On July 20, King Bio issued a nationwide recall after a routine Food and Drug Administration (FDA) inspection found dangerous microbial contaminants in three products, including baby teething liquids. These recalls follow a January FDA letter to King Bio warning it that all claims about its products health benefits must be supported by scientific evidence. As a result, the Federal Trade Commission has strongly urged King Bio to review its health-related claims.
Safety concerns over homeopathic drugs extend beyond King Bio as over the past several years, the FDA has issued recalls to several companies for a variety of health products from zinc-containing intranasal medicine to asthma drugs with toxic ingredients.
“This latest recall is another reminder that our lax regulation of homeopathic medicine has put our children and our families at risk. We need better mechanisms for ensuring that these products are adequately tested before they hit our store shelves, instead of after,” said Tano Toussaint, Consumer Watchdog Associate for U.S. PIRG.

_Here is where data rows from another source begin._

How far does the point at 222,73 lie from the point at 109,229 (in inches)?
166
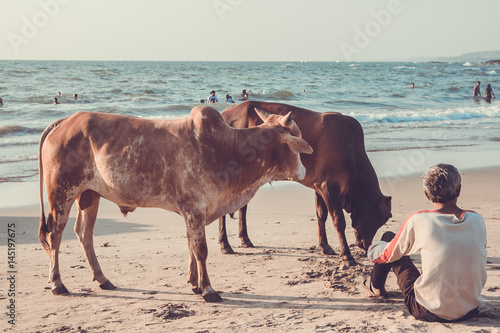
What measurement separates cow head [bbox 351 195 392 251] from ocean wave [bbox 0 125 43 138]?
15.5 m

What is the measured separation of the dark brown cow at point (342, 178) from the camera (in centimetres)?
687

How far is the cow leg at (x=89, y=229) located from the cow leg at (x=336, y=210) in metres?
2.58

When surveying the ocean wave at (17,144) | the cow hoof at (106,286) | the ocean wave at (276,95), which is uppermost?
the ocean wave at (276,95)

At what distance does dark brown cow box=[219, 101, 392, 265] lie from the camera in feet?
22.5

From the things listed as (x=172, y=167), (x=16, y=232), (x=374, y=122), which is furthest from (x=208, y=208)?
(x=374, y=122)

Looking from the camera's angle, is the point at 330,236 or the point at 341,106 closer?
the point at 330,236

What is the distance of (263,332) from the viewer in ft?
15.1

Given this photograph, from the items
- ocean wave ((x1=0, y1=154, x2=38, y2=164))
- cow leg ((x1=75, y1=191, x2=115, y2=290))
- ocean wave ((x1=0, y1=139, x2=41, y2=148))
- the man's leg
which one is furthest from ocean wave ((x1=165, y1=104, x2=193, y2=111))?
the man's leg

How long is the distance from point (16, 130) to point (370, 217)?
16.4m

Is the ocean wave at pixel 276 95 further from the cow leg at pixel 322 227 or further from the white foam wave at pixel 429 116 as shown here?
the cow leg at pixel 322 227

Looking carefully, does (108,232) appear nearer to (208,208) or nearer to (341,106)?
(208,208)

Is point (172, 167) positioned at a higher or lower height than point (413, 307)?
higher

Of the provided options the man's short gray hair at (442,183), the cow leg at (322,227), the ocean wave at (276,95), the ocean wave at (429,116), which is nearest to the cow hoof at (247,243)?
the cow leg at (322,227)

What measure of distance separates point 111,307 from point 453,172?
3113mm
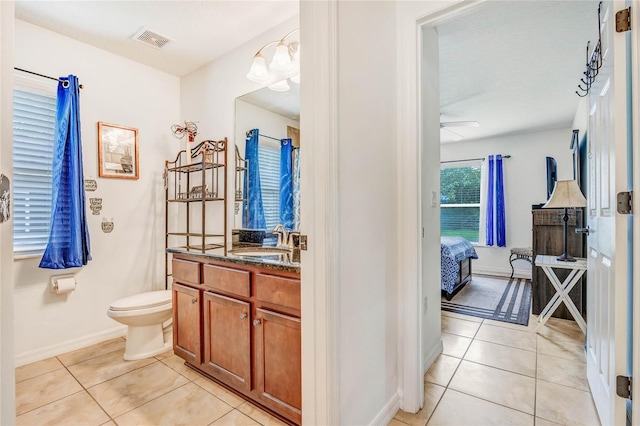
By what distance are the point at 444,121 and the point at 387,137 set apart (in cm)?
344

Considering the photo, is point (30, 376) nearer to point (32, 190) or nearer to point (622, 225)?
point (32, 190)

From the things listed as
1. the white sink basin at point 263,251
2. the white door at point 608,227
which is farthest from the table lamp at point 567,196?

Since 1988, the FDA has allowed homeopathy companies to distribute and manufacture products without going through the same approval, branding, and purity tests as other drugs. Scott Gottleib, the commissioner of the FDA, said “products labeled as homeopathic have not been reviewed by the #FDA for safety and effectiveness.” In December of 2017, the FDA strengthened its enforcement of homeopathics, saying it would take a “risk-based approach” to regulation and pull products deemed unsafe off the market, whether they have been approved or not. However, the FDA admits that some homeopathic products may slip through the cracks. Beyond that, the agency lacks a consistent enforcement mechanism for recalling unsafe products.
With its updated policy, the FDA has put King Bio and the homeopathic drug industry under heightened scrutiny. However, given how ubiquitous and dangerous these products can be, the FDA needs to step up and increase enforcement and standards for homeopathic medicines.